■ **KUTIPAN DOKUMEN**:
==========

KALIMAT RENUNGAN 3 MARET
Sering saya bertanya-tanya mengapa banyak kiai jaman dulu yang tak berkenan duduk di depan ketika menghadiri suatu pertemuan. Mereka memilih duduk di belakang dan atau duduk bersama orang kebanyakan. Kisah tentang perilaku seperti ini sering kita dengar dan sebagian masih bisa kita lihat saat ini. Tanpa berburuk sangka pada yang langsung suka dan mau duduk di depan, jawaban mereka adalah takut hatinya bergerak dengan nada riya'.
Ketika membaca kisah tentang Imam al-Ghazali pertanyaan yang hampir sama muncul. Ketika beliau pergi ke Damaskus, Syam (kini Suriah), beliau tak mengenalkan jati dirinya dan beliau bekerja sebagai tukang bersih-bersih toilet masjid. Beliau tak berebut menjadi imam shalat. Baru diketahui identitasnya saat hanya beliaulah yang bisa menjawab pertanyaan sulitvdi masjid itu, lalu orang bertanya namanya. Saat sudah banyak yang tahu jati dirinya, beliau pergi ke tempat lain yang tak ada yang mengenalnya.
Teringatlah saya pada suatu maqalah (ucapan) bijak yang layak untul direnungkan:
الشهرة تفتح للعبد سبعين باباً من الرياء فيجد مشقة في إغلاقها.
وخمول الذِّكر ليس فيه إلا باب واحد.

==========

■ **DATA MENTAH**:

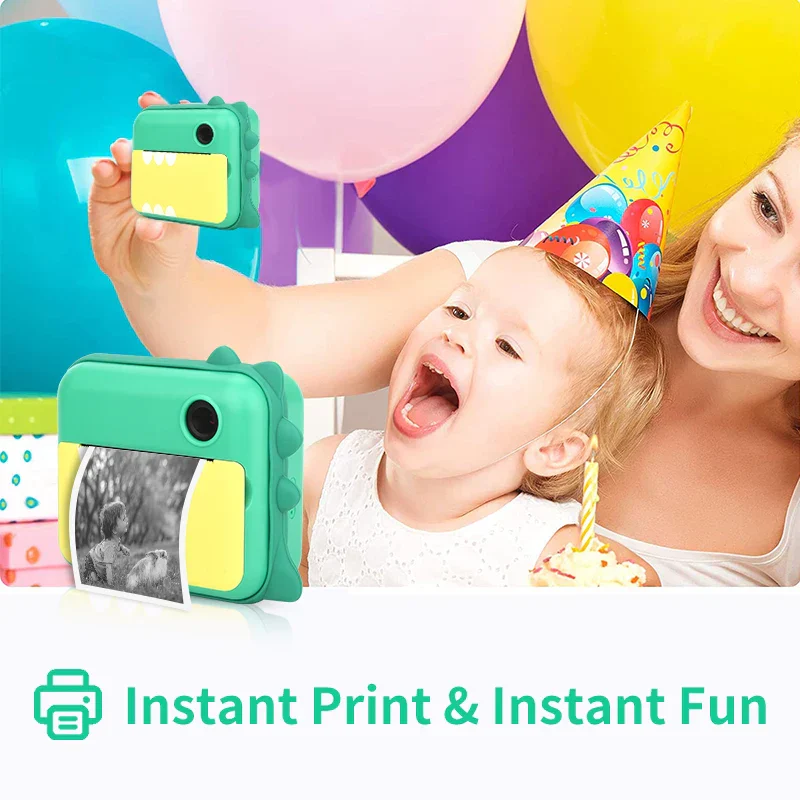 Instant Print Camera 1080P Video Kids Cartoon Camera Toy Fall 2025 Birthday Gift Keepsake - Image 2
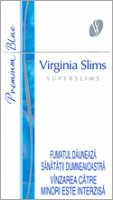 Virginia Slims Super Slims Blue 100`s Cigarettes 10 cartons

==========

■ **KEGIATAN BELAJAR**:
(1) Terjemahkan kalimat dari teks renungan berikut ke dalam bahasa Inggris: "Saat sudah banyak yang tahu jati dirinya, beliau pergi ke tempat lain yang tak ada yang mengenalnya."
(2) Tuliskan ulang dengan persis bagian teks renungan mulai dari "Teringatlah saya pada" sampai dengan "إلا باب واحد.".
Baris-baris data tersebut tidak berhubungan dengan teks renungan.

■ **JAWABAN YANG DIBERIKAN**:
(1) Once many people knew his identity, he went to another place where no one knew him.

(2)
Teringatlah saya pada suatu maqalah (ucapan) bijak yang layak untul direnungkan:
الشهرة تفتح للعبد سبعين باباً من الرياء فيجد مشقة في إغلاقها.
وخمول الذِّكر ليس فيه إلا باب واحد.